* Begin Material *

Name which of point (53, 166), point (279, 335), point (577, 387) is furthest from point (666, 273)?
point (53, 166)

* End Material *
* Begin Material *

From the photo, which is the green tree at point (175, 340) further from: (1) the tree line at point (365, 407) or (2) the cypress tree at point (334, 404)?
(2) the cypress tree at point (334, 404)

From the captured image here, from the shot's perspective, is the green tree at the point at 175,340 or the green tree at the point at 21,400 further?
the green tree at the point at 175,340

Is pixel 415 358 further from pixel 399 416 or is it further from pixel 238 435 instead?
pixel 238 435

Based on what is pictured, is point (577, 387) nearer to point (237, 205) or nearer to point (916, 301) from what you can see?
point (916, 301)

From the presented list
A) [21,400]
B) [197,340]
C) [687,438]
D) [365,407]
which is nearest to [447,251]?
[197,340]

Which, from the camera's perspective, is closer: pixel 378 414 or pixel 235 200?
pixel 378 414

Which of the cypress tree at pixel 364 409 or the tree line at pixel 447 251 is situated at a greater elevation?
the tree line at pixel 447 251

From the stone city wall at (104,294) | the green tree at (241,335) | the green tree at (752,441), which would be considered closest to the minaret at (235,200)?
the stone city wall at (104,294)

* End Material *

Directive:
Please pick out every line above that contains the word "pixel" and copy each one. Case counts.

The reply:
Is pixel 415 358 further from pixel 399 416 or is it further from pixel 238 435 instead?
pixel 238 435
Which, from the camera's perspective, is closer: pixel 378 414 or pixel 235 200?
pixel 378 414
Which of the cypress tree at pixel 364 409 or the tree line at pixel 447 251 is situated at a greater elevation?
the tree line at pixel 447 251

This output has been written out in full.